* _Exercise task_:
Count the lines in the rows below that contain the string "closer". Case counts, so match capitals exactly, and give only the number.

:: Exercise inputs ::

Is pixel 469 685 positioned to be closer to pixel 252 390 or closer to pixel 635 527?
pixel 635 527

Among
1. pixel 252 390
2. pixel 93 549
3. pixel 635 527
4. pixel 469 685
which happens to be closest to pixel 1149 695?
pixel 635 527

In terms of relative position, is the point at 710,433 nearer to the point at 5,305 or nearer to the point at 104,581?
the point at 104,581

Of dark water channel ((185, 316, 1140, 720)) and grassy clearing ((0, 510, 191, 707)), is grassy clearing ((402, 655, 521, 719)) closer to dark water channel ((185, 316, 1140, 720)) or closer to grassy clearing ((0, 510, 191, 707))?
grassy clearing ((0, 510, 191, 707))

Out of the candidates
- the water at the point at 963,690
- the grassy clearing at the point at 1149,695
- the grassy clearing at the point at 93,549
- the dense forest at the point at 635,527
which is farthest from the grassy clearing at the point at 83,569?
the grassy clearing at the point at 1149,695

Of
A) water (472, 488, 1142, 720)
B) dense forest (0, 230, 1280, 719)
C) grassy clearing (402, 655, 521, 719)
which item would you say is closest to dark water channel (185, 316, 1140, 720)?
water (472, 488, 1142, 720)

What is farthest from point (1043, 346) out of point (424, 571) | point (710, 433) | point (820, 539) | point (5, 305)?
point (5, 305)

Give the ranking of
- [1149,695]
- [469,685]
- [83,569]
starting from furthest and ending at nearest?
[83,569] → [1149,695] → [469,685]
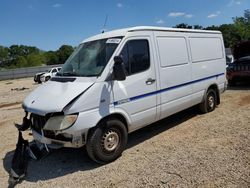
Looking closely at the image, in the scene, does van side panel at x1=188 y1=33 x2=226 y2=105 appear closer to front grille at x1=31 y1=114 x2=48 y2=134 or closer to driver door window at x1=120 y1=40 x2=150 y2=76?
driver door window at x1=120 y1=40 x2=150 y2=76

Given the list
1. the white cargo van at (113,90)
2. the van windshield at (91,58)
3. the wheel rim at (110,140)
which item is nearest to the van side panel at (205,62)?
the white cargo van at (113,90)

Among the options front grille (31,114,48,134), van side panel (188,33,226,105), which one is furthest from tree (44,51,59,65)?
front grille (31,114,48,134)

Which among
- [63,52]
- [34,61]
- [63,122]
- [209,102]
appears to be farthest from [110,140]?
[63,52]

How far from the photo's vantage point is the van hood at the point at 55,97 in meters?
4.76

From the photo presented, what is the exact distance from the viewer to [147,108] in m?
5.91

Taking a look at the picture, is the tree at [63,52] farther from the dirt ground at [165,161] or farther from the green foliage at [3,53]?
the dirt ground at [165,161]

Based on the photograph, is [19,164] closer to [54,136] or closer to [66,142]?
[54,136]

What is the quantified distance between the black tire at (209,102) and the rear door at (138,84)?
242 centimetres

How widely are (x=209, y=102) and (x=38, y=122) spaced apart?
498 cm

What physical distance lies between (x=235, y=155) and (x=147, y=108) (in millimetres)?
1880

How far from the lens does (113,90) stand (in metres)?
5.19

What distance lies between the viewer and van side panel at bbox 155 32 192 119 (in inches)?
245

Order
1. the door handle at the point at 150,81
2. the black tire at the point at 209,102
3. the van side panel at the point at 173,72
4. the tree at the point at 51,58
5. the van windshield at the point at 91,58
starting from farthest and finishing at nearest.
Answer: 1. the tree at the point at 51,58
2. the black tire at the point at 209,102
3. the van side panel at the point at 173,72
4. the door handle at the point at 150,81
5. the van windshield at the point at 91,58

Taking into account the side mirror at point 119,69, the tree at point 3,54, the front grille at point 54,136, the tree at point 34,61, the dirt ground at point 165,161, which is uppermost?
the tree at point 3,54
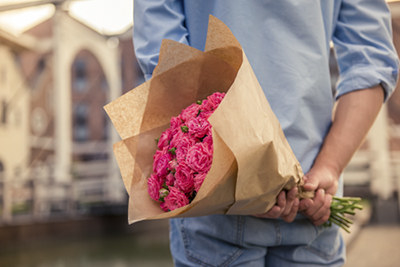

:::

* _Final answer_:
4